The above is very important. Read it, then read it again.
And WIN on the gif.
Fat people clearly should acknowledge all the intersectionality of privlege, but the way this is written, it sounds a like weight priviledg takes a back seat to the other ones mentioned. That is called oppression olympics and most people make a policy of not doing that. Fat people no more need to constantly be dealing with race in their activism than race activist should be dealing with sexuality. Yes, recognizing that no privileged and no oppression stand alone is important, but choosing one cause and making that your focus is also okay.
This last here? That’s privilege talking.
It’s bullshit. The OP takes thin privilege as a given, and does not, anywhere, engage in oppression olympics. What it DOES do is call on white, straight, cis, TAB, and/or male fatties to acknowledge their privilege in other areas because it’s the right thing to do. Because if you call other people on their privilege over you, but don’t acknowledge or talk about the privilege you have over others, you are a fucking hypocrite.
This is an absolutely classic privilege-person whine. I’m a white feminist, and I see other white feminists pull the same kind of bullshit when WOC try to talk about racism in feminist spaces.
White fat people ignore and talk over fat POC in fat spaces all the fucking time. And you’re doing it now.
If you cannot grasp intersectionality and different axes of privilege, or if you can’t stand to acknowledge ways in which other people are oppressed, then you need to go adjust your thinking and educate yourself. And in the mean time, get the fuck off my side.
To paraphrase Flavia Dzodan, my activist will be intersectional, or it will be bullshit. And when your activism is bullshit, I will fucking call you on it.
On of the places where fat acceptance is FAILING is in building an intersectional foundation.
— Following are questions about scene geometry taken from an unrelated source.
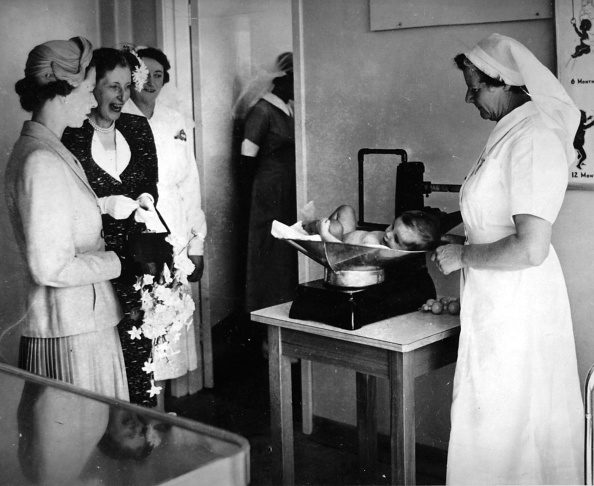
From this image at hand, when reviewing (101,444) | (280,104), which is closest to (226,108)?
(280,104)

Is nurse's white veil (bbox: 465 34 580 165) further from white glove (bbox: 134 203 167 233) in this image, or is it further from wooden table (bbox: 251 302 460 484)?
white glove (bbox: 134 203 167 233)

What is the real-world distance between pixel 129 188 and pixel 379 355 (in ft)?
3.86

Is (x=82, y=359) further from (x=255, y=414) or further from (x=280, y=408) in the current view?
(x=255, y=414)

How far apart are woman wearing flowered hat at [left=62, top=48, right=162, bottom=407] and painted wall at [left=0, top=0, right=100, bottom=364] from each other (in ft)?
0.50

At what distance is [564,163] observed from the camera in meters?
2.24

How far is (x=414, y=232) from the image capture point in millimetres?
2531

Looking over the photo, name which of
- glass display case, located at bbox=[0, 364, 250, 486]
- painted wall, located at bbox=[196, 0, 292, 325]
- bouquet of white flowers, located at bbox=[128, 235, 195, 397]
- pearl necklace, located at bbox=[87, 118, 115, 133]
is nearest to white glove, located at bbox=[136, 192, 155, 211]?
bouquet of white flowers, located at bbox=[128, 235, 195, 397]

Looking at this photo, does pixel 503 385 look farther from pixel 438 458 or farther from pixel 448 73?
pixel 448 73

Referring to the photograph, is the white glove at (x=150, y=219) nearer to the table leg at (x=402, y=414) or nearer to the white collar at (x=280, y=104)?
the white collar at (x=280, y=104)

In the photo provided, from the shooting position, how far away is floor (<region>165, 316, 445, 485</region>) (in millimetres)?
3191

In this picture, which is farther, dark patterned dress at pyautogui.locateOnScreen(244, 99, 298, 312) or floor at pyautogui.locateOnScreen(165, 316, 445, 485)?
dark patterned dress at pyautogui.locateOnScreen(244, 99, 298, 312)

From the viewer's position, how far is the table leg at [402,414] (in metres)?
2.35

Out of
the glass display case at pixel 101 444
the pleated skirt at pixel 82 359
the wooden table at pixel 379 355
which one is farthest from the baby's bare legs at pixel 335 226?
the glass display case at pixel 101 444

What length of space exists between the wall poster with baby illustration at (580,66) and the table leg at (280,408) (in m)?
1.25
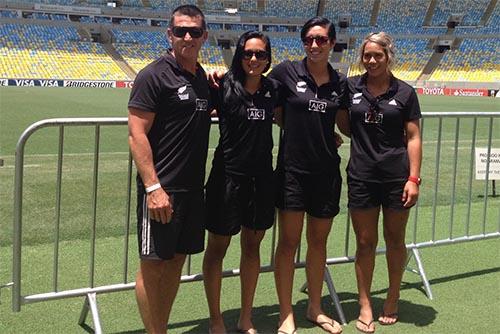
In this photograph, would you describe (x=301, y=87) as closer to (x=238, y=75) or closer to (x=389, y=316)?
(x=238, y=75)

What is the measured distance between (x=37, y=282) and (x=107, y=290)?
1.10 m

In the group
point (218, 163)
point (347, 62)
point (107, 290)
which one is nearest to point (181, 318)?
point (107, 290)

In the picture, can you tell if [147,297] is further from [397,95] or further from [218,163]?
[397,95]

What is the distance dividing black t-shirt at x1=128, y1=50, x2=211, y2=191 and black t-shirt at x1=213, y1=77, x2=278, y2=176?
21 cm

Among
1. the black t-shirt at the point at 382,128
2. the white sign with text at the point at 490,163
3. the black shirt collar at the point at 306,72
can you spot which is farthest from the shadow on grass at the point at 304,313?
the white sign with text at the point at 490,163

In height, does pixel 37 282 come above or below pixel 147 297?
below

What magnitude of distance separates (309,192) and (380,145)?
2.01ft

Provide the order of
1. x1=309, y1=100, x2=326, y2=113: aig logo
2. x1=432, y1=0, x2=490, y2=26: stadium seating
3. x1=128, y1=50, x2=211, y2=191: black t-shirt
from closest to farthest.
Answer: x1=128, y1=50, x2=211, y2=191: black t-shirt < x1=309, y1=100, x2=326, y2=113: aig logo < x1=432, y1=0, x2=490, y2=26: stadium seating

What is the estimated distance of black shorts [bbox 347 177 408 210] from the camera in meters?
3.71

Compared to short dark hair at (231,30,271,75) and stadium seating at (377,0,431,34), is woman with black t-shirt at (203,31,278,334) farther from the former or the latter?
stadium seating at (377,0,431,34)

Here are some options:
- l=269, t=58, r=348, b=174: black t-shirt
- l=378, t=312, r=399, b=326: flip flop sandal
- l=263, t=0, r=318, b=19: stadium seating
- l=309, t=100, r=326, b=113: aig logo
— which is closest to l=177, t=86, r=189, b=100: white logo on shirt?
l=269, t=58, r=348, b=174: black t-shirt

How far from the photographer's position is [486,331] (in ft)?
12.3

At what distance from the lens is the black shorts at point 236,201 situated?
3312 millimetres

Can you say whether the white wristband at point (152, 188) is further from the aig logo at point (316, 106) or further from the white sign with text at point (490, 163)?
the white sign with text at point (490, 163)
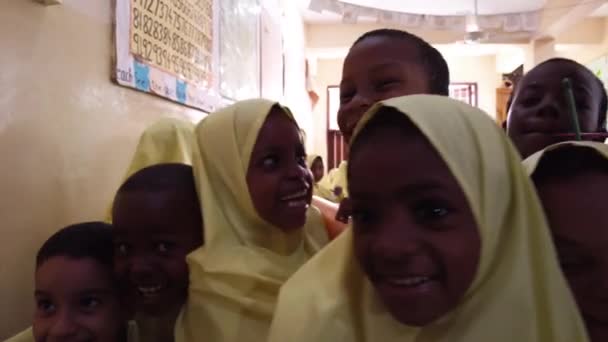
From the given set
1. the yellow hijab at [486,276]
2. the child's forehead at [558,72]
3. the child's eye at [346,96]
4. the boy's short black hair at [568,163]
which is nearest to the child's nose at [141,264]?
the yellow hijab at [486,276]

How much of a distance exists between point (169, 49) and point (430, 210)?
5.77 ft

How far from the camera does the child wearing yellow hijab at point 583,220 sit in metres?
0.75

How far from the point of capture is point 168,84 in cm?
217

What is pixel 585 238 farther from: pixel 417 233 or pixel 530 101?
pixel 530 101

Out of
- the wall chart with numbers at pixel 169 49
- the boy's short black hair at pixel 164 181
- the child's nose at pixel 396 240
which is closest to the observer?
the child's nose at pixel 396 240

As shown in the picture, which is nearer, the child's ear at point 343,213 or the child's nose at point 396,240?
the child's nose at point 396,240

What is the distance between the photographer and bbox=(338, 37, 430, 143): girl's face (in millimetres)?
1238

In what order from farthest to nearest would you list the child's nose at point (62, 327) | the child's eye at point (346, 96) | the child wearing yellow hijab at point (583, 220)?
1. the child's eye at point (346, 96)
2. the child's nose at point (62, 327)
3. the child wearing yellow hijab at point (583, 220)

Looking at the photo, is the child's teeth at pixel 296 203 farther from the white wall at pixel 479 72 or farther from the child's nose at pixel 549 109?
the white wall at pixel 479 72

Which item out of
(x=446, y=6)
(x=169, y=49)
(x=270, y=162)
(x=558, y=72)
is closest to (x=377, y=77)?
(x=270, y=162)

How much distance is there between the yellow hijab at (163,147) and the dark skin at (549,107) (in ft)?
3.06

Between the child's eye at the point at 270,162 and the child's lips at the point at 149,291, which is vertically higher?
the child's eye at the point at 270,162

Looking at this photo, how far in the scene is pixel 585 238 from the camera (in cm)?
75

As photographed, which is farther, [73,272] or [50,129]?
[50,129]
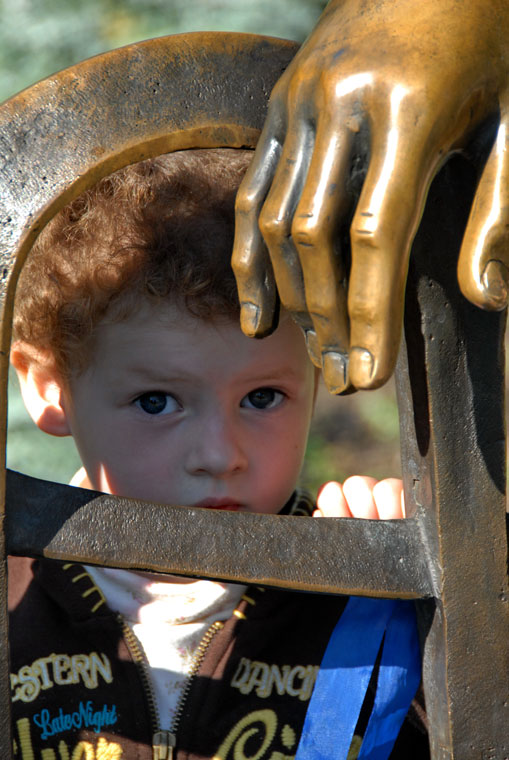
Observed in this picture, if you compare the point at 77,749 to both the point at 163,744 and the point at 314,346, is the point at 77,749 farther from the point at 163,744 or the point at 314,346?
the point at 314,346

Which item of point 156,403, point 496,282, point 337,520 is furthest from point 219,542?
point 156,403

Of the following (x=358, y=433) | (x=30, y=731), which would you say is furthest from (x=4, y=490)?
(x=358, y=433)

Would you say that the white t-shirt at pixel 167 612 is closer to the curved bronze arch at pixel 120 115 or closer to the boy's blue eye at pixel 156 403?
the boy's blue eye at pixel 156 403

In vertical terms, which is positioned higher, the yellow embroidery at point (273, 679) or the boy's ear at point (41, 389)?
the boy's ear at point (41, 389)

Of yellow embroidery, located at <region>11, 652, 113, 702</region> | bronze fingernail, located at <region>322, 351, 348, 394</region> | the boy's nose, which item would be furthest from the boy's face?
bronze fingernail, located at <region>322, 351, 348, 394</region>

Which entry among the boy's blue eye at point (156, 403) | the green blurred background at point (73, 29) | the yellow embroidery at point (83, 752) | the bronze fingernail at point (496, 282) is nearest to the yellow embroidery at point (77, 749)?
the yellow embroidery at point (83, 752)

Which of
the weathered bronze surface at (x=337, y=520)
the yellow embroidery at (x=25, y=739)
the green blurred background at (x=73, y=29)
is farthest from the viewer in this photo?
the green blurred background at (x=73, y=29)

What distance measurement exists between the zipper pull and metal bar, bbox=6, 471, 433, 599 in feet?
1.47

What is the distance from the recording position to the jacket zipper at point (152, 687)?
121 centimetres

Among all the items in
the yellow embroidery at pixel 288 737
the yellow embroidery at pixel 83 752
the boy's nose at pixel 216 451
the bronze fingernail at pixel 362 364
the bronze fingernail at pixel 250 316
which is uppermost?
the boy's nose at pixel 216 451

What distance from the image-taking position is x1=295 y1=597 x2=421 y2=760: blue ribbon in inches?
40.0

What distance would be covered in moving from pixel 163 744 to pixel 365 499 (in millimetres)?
405

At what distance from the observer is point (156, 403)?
126cm

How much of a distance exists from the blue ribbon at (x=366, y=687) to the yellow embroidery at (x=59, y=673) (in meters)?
0.32
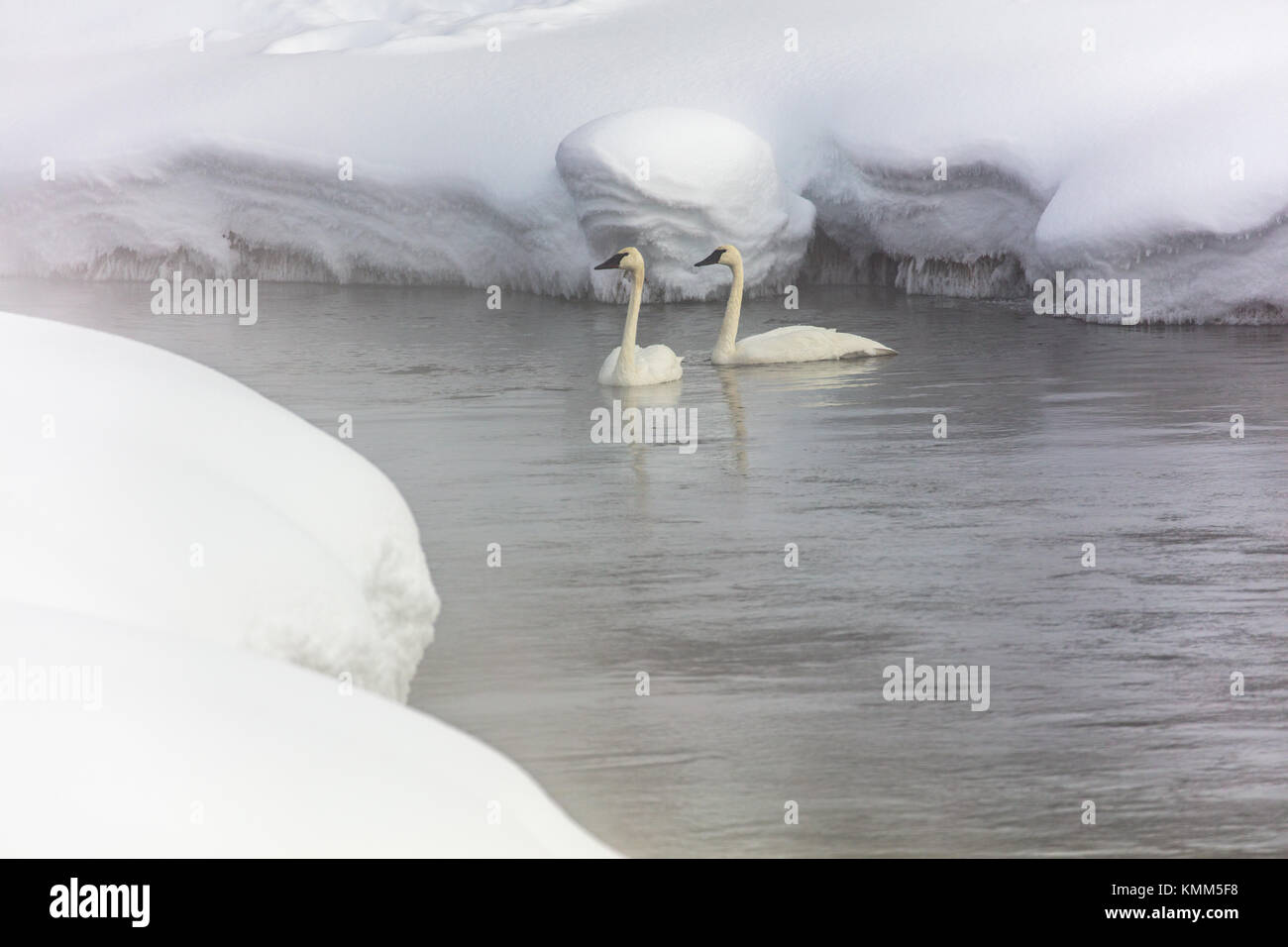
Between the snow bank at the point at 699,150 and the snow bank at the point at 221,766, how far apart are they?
14067 mm

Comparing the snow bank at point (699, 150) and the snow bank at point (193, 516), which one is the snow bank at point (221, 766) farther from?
the snow bank at point (699, 150)

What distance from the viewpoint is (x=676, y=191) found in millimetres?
20125

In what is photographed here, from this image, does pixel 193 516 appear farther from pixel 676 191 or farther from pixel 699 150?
pixel 699 150

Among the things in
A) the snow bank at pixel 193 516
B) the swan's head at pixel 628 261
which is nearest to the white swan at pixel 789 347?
the swan's head at pixel 628 261

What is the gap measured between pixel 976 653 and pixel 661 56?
1858 cm

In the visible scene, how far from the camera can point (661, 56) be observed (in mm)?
24281

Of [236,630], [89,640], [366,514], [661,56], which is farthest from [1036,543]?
[661,56]

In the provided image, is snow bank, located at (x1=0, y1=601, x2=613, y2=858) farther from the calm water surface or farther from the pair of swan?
the pair of swan

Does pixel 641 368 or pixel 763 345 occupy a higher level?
pixel 763 345

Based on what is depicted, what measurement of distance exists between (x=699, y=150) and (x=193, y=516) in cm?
1549

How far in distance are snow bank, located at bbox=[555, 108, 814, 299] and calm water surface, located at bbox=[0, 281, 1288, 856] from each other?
578 centimetres

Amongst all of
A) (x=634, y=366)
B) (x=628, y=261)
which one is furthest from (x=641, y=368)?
(x=628, y=261)

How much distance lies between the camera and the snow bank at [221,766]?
3627 mm

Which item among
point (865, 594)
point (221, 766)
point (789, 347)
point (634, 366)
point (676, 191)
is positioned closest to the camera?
point (221, 766)
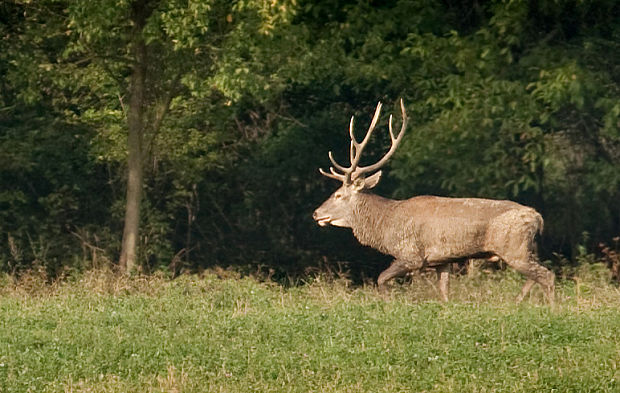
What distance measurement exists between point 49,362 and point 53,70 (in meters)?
7.80

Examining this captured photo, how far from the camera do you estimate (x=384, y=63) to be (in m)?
19.3

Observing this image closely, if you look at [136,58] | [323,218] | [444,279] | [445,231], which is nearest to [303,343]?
[445,231]

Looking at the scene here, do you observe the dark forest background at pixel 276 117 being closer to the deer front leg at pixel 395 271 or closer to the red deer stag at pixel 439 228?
the red deer stag at pixel 439 228

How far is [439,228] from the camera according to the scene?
1588 cm

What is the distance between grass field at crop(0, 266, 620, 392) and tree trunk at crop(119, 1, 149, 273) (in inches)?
132

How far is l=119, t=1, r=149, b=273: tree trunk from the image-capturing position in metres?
18.0

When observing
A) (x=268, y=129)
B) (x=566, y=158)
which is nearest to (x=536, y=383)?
(x=566, y=158)

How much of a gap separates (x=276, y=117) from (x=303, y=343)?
11.4m

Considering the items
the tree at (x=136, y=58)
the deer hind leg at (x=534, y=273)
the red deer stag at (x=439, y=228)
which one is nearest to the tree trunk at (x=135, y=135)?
the tree at (x=136, y=58)

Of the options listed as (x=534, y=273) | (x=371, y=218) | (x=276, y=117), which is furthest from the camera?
(x=276, y=117)

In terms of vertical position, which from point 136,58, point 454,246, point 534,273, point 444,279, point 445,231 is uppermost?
point 136,58

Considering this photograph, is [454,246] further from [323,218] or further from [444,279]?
[323,218]

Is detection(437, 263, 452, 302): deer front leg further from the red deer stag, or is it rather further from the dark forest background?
the dark forest background

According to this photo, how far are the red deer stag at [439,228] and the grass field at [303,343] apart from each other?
55 cm
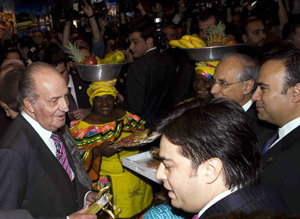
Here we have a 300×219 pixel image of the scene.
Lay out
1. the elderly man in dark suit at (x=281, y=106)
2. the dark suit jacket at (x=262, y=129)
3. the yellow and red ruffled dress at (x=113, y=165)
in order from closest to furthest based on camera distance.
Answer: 1. the elderly man in dark suit at (x=281, y=106)
2. the dark suit jacket at (x=262, y=129)
3. the yellow and red ruffled dress at (x=113, y=165)

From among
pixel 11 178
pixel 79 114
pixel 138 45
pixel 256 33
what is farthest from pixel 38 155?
pixel 256 33

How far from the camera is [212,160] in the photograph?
1.29 metres

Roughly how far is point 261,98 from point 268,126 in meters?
0.57

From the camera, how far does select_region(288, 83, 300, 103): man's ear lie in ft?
6.57

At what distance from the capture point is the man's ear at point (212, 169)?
1289 millimetres

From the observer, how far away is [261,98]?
2.19m

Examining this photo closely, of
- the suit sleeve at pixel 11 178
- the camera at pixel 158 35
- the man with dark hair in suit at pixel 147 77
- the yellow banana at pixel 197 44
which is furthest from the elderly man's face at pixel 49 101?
the camera at pixel 158 35

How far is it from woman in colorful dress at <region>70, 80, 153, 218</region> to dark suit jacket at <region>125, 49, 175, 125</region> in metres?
0.38

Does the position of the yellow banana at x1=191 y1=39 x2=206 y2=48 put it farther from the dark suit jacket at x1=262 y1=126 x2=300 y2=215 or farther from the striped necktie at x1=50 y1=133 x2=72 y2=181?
the striped necktie at x1=50 y1=133 x2=72 y2=181

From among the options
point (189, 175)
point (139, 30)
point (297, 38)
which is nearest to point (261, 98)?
point (189, 175)

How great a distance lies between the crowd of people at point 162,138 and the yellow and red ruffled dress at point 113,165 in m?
0.01

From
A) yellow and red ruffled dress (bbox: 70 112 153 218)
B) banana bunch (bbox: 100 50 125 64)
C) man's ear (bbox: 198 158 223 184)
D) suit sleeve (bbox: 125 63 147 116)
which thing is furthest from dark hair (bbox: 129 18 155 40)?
man's ear (bbox: 198 158 223 184)

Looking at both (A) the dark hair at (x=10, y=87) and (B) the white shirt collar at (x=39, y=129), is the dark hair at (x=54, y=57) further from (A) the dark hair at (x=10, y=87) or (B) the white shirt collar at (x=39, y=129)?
(B) the white shirt collar at (x=39, y=129)

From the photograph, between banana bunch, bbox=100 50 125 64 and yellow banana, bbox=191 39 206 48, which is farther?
banana bunch, bbox=100 50 125 64
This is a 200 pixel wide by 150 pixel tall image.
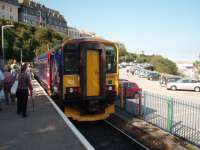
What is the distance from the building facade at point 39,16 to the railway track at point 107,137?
335 ft

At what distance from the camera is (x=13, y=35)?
72.2 metres

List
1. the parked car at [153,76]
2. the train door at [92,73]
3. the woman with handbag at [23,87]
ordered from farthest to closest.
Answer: the parked car at [153,76]
the train door at [92,73]
the woman with handbag at [23,87]

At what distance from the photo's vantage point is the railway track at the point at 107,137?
10.5 metres

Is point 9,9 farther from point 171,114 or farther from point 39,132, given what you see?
point 39,132

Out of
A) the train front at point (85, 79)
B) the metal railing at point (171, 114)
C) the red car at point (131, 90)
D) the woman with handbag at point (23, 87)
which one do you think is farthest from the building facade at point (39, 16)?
the woman with handbag at point (23, 87)

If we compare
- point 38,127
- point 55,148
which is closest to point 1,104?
point 38,127

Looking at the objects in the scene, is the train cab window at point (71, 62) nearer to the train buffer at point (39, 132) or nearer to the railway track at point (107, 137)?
the train buffer at point (39, 132)

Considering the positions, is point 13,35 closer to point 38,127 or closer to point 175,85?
point 175,85

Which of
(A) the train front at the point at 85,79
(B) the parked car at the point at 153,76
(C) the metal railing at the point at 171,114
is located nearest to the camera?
(C) the metal railing at the point at 171,114

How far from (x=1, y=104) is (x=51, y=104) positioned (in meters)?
2.18

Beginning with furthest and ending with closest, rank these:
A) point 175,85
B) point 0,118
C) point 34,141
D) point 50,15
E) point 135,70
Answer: point 50,15 < point 135,70 < point 175,85 < point 0,118 < point 34,141

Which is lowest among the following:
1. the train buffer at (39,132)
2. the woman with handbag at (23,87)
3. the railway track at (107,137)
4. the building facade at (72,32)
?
the railway track at (107,137)

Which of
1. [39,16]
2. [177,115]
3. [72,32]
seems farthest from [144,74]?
[72,32]

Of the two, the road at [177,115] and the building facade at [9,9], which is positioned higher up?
the building facade at [9,9]
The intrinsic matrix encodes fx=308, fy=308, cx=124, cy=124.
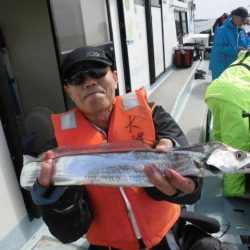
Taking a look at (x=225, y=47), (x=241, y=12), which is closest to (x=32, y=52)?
(x=225, y=47)

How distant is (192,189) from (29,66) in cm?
306

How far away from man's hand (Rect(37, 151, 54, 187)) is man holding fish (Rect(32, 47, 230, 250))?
0.25ft

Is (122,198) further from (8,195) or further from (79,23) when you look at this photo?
(79,23)

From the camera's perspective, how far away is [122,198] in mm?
1685

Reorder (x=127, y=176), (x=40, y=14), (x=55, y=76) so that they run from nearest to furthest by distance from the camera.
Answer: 1. (x=127, y=176)
2. (x=40, y=14)
3. (x=55, y=76)

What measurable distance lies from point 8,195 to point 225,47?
4966 mm

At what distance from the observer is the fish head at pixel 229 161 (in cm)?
116

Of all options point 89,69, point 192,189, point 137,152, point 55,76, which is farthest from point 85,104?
point 55,76

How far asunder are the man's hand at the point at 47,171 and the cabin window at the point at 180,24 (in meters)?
9.83

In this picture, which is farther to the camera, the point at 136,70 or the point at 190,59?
the point at 190,59

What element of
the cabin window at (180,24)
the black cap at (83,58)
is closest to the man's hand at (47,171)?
the black cap at (83,58)

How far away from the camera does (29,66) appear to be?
12.7 feet

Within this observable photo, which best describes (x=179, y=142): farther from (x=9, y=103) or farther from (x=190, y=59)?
(x=190, y=59)

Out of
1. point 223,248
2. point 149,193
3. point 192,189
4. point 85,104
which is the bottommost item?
point 223,248
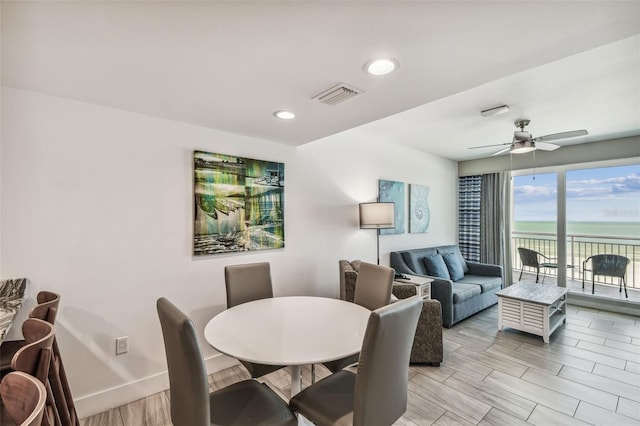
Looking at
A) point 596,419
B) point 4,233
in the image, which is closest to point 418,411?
point 596,419

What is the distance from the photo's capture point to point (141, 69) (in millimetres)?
1614

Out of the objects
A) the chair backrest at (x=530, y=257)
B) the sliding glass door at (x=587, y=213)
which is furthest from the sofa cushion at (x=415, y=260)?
the sliding glass door at (x=587, y=213)

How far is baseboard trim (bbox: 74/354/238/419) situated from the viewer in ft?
6.81

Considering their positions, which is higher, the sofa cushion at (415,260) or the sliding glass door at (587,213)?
the sliding glass door at (587,213)

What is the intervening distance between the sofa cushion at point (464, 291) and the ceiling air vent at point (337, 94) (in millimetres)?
2976

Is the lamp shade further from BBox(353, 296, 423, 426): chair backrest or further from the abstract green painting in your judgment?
BBox(353, 296, 423, 426): chair backrest

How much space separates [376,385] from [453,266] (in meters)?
3.86

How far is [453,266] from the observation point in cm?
463

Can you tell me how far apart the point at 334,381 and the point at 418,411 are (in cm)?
95

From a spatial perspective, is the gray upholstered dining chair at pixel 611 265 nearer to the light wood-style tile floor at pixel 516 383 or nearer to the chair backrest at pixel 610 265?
the chair backrest at pixel 610 265

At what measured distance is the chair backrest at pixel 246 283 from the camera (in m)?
2.38

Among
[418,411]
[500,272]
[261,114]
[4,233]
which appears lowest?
[418,411]

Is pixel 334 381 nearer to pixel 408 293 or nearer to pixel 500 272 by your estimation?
pixel 408 293

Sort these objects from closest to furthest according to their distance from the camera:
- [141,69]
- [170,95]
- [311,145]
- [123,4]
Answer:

There’s nothing in the original post that plays Oppression Olympics, nothing that questions or hierarchizes the existence of fat hate. What there IS, and what we as fat people should in fact be conscious of as we work in an activist way, is the acknowledgment that we exist within a system that is built on oppression — and if we fail to let that inform our fat acceptance, then fat acceptance fails to be anything other than a movement for white pretty (mostly middle class and able-bodied) people who just happen to be a little bit fatter than the “norm.”
When we talk about making fat acceptance inclusive, this is the meat of it — we build a movement that actively welcomes EVERYONE by explicitly addressing the issues of intersectionality and using that as our framework.
The OP said, “Let your experiences being fat bashed inform the way you process race, class, gender, sexual orientation, class status, age, “ability”.” I would add to that — let all of those things inform the way you think about and talk about fat bashing. Because your experience is not universal and all of those things impact body politics on a fundamental level.
There is not, to my mind, any such thing as “choosing one cause” — we all have finite energy and we might put the bulk of our efforts under one heading but no cause is functioning in a vacuum and the movement we build as fat people should not simply replicate the current oppressive social paradigm in the way it deals with other oppressions. If you cannot even begin to make an effort to see how other oppressions are related, then you are not paying enough attention to the other people involved in your “chosen” cause.
Bolded emphasis mine. This thread addresses the some of what I was writing about a few days ago, around relative size privilege and the difference between body positivity and fat acceptance. It is impossible to make an effective, honest, and truly inclusive social justice movement without constantly acknowledging the intersectionality of oppression. Though, as Marianne said here, and I sad yesterday morning, it is totally OK (and in fact perhaps more practical) to focus your limited energy to one or a few areas of identity politics, but if you don’t remain vigilant and open about your own privileges and fail to acknowledge how the oppression you are fighting against intersects with others, your politics will fail.